Taking the right medicine when you need it is an important part of staying healthy. Your prescription plan provides certain preventive benefits at no cost to you. That means you don’t have to pay a copay* or coinsurance on these medications, regardless of where you are with your deductible.
These no-cost benefits are part of the Affordable Care Act (ACA). However, they still require your doctor to write a prescription for these preventive services to be covered by your plan, even if they are listed as over-the-counter (OTC). They include:
- Medicine and supplements to prevent certain health conditions for adults, women and children
- Medicine and products for quitting smoking or chewing tobacco (tobacco cessation)
- Medicine used prior to screenings for certain health conditions in adults
- Vaccines and immunizations to prevent certain illnesses in infants, children and adults
- Contraceptives for women
CVS Caremark® works with your health plan to provide these benefits. The following lists** explain:
- Which medicines, supplements, health-related products or vaccines are covered
- Who they are covered for (such as children up to age six or adults age 65 or older)
- What health condition or illness they help prevent
- Other important information
Legend
chew: chewable, mL: milliliter, cap: capsule, oral: taken by mouth, FE: ferrous sulfate (iron), OTC: over-the-counter, EE: ethinyl estradiol, Rx: prescription product, hr: hour, soln: solution, IM: intramuscular, SR: sustained release, IU: international unit, susp: suspension, mcg: microgram, tab: tablet, mg: milligram, TD: transdermal
Preventive Services**
Aspirin to help prevent serious heart and blood vessel problems (cardiovascular disease) and colorectal cancer in adults 50 to 59 years old who are at risk.
Generic dosage forms of 81 mg
Aspirin products (OTC):
- Aspirin chew tab 81 mg
- Aspirin enteric coated tab 81 mg
Please note: Effective January 1, 2023, this program will be removed from the ACA preventive services coverage and will revert back to standard benefit design.
Aspirin to help prevent illness and death from preeclampsia in women† who are at least 12 years old, after 12 weeks of pregnancy and are at high risk for the condition.
Generic dosage forms of 81 mg
Aspirin products (OTC):
- Aspirin chew tab 81 mg
- Aspirin enteric coated tab 81 mg
Fluoride supplements to help prevent cavities (dental caries) in children 5 years or younger whose water is low in fluoride.
All oral dosage forms up to 0.5 mg
Fluoride products (Rx):
- Sodium fluoride chew tab 0.25 mg to 0.5 mg
- Sodium fluoride soln 0.125 mg/drop
- Sodium fluoride soln 0.25 mg/0.6 mL
- Sodium fluoride soln 0.25 mg/drop
- Sodium fluoride soln 0.5 mg/mL
- Sodium fluoride tab 0.5 mg
Folic acid supplements to help prevent birth defects in women† age 55 or younger who are planning to become pregnant or can become pregnant.
Generic dosage forms
Folic acid products (OTC):
- Folic acid cap 0.8 mg (800 mcg)
- Folic acid tab 0.4 mg (400 mcg)
- Folic acid tab 0.8 mg (800 mcg)
Tobacco cessation products to help adults who are not pregnant quit tobacco use to prevent health problems. Tobacco use includes smoking or chewing tobacco.
Generic nicotine replacement products—patch, gum and lozenges
Brand-name Nicotrol (nicotine inhalation system)

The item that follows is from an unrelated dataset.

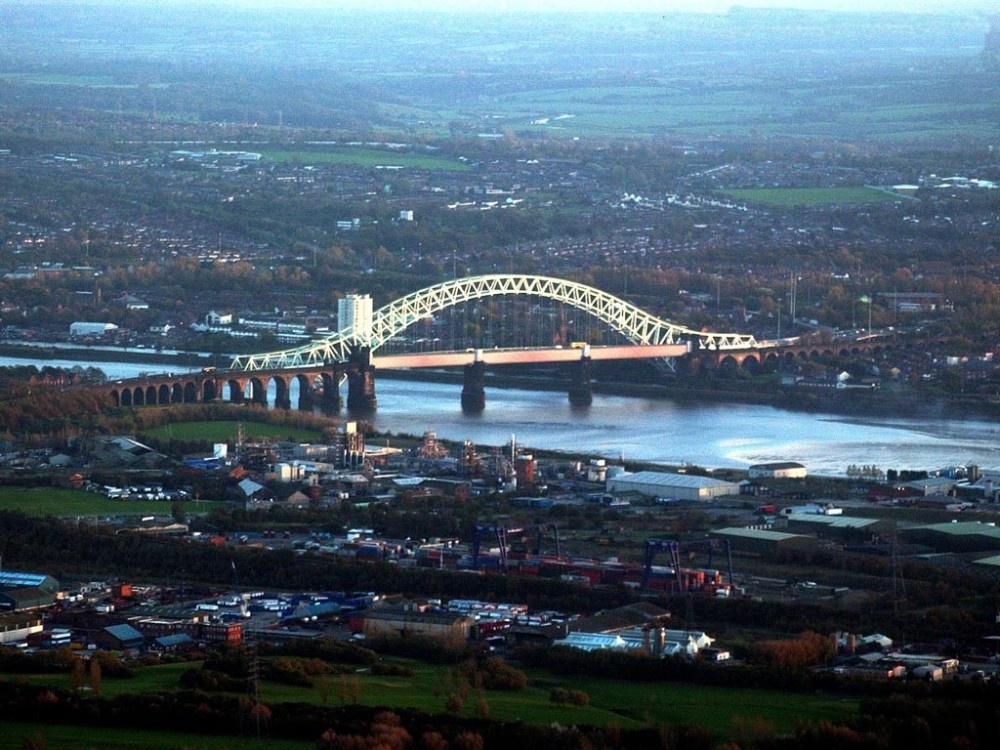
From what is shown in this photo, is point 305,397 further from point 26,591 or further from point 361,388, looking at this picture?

Brand-name Nicotrol NS (nicotine nasal spray)
Generic bupropion (generic of brand-name, Zyban)—Zyban is NOT covered
Generic and Brand-name Chantix/Varenicline (varenicline tartrate)
Tobacco cessation products (OTC and Rx):
- Bupropion HCl tab SR 12 hr 150 mg
- Nicotine polacrilex gum 2 mg and 4 mg
- Nicotine polacrilex lozenge 2 mg and 4 mg
- Nicotine TD patch 24 hr 21 mg, 14 mg and 7 mg
- Nicotrol inhaler system 10 mg
- Nicotrol NS nasal spray 10 mg/mL
- Varenicline/Chantix tab 0.5 mg and 1 mg
- Varenicline tab 0.5 mg x 11 tabs and 1 mg x 42 pack
Vaccines (immunizations) to prevent certain illnesses in people of all ages. Recommended doses, ages and populations may vary (Rx)
Children
- COVID-191
- Dengue (effective 12/1/22)
- Diphtheria, Tetanus, Pertussis
- Haemophilus Influenzae Type B
- Hepatitis A
- Hepatitis B
- Human Papillomavirus
- Inactivated Poliovirus
- Influenza
- Measles, Mumps, Rubella
- Meningococcal
- Pneumococcal
- Rotavirus
- Varicella
1. Covered for populations recommended by the Centers for Disease Control and Prevention (CDC) at the time of administration. Subject to state allocation guidelines and availability.

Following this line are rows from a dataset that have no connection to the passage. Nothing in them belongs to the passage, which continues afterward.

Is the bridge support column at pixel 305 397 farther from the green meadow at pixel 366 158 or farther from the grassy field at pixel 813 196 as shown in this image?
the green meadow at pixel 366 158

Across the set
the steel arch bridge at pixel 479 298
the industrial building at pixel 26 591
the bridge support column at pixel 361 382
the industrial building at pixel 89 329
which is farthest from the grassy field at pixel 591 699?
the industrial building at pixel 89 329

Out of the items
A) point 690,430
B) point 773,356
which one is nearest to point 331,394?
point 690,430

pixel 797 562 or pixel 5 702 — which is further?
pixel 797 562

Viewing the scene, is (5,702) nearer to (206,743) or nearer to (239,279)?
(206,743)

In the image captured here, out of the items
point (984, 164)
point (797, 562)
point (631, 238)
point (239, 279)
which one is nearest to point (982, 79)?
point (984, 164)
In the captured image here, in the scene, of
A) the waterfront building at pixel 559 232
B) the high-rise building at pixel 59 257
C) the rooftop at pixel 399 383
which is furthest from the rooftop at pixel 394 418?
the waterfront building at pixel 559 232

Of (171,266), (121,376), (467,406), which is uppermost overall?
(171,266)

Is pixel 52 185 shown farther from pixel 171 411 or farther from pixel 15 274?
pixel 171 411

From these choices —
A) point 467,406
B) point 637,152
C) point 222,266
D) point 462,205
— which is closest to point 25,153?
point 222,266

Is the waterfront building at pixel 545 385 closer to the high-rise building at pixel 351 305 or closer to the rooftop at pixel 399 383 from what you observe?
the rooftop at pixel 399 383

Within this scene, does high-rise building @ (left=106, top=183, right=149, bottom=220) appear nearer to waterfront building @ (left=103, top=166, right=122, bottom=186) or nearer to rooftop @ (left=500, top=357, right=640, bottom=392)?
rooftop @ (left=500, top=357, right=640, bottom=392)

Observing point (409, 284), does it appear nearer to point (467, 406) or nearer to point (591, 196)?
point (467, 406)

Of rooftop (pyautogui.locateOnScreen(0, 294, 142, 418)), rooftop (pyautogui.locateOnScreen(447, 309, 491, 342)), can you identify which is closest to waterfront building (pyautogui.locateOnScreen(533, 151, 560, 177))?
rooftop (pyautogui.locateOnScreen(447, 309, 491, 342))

Vaccines (immunizations) to prevent certain illnesses in people of all ages. Recommended doses, ages and populations may vary (Rx)
Adults
- COVID-191
- Hepatitis A
- Hepatitis B
- Herpes Zoster
- Human Papillomavirus
- Influenza
- Measles, Mumps, Rubella
- Meningococcal
- Pneumococcal
- Tetanus, Diphtheria, Pertussis
- Varicella
1. Covered for populations recommended by the Centers for Disease Control and Prevention (CDC) at the time of administration. Subject to state allocation guidelines and availability.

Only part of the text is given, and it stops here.